ASSIGNED TASK
Line by line, set down all the data below exactly, omitting any picture.

EXERCISE DATA

---------------

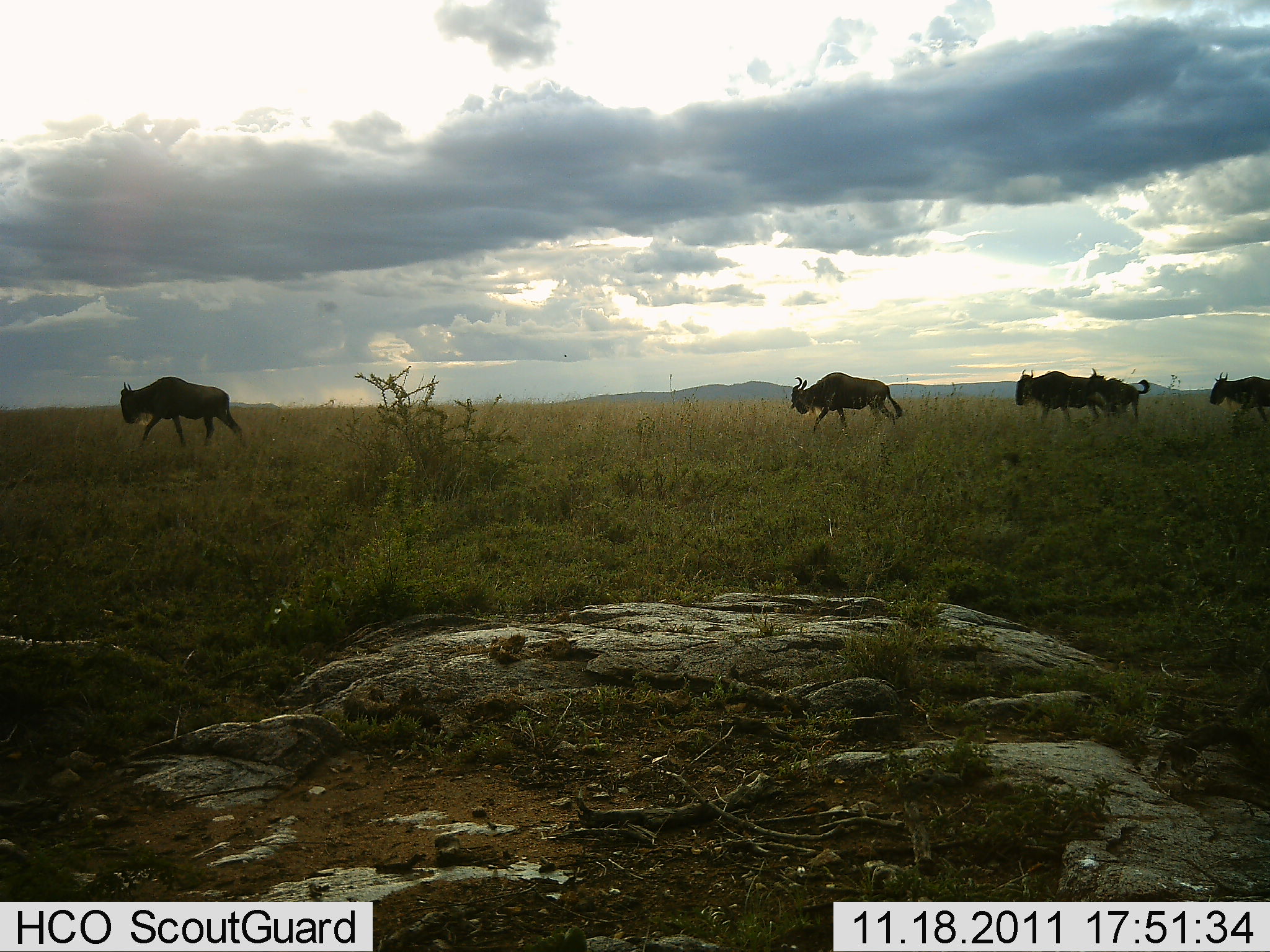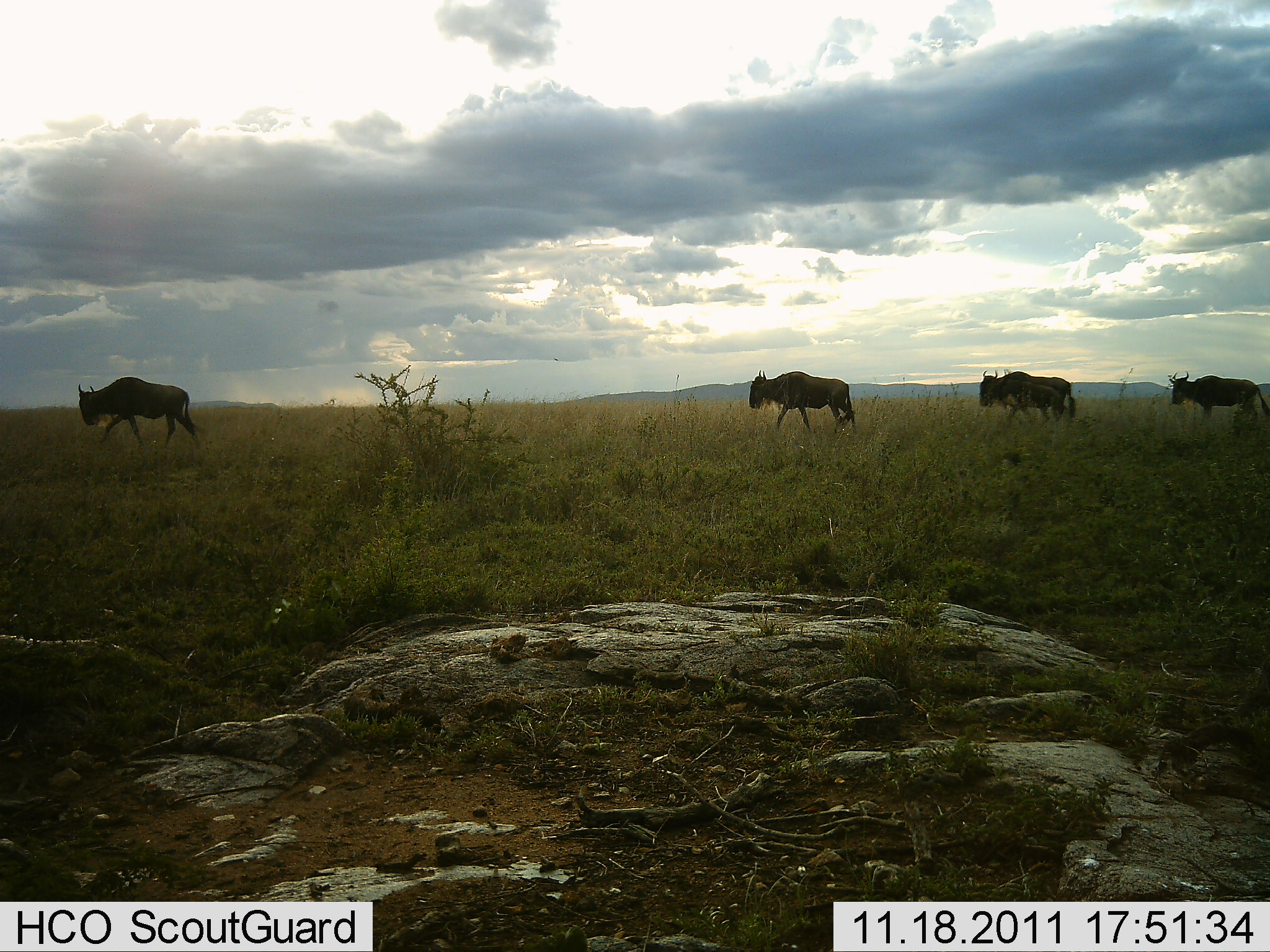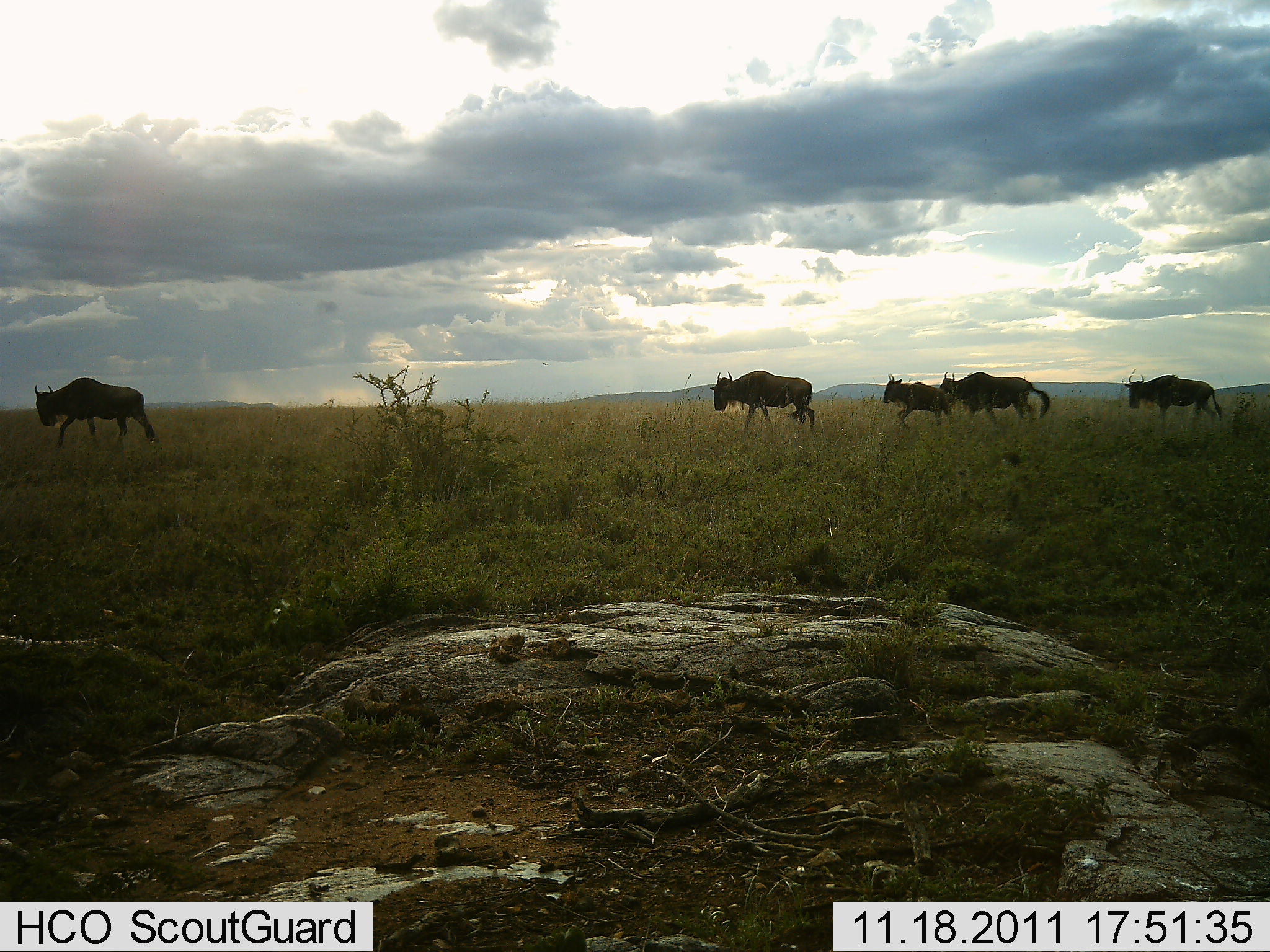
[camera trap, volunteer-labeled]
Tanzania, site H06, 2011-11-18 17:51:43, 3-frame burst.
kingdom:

---------------

ANSWER SPACE
[camera trap, volunteer-labeled]
Tanzania, site H06, 2011-11-18 17:51:43, 3-frame burst.
kingdom:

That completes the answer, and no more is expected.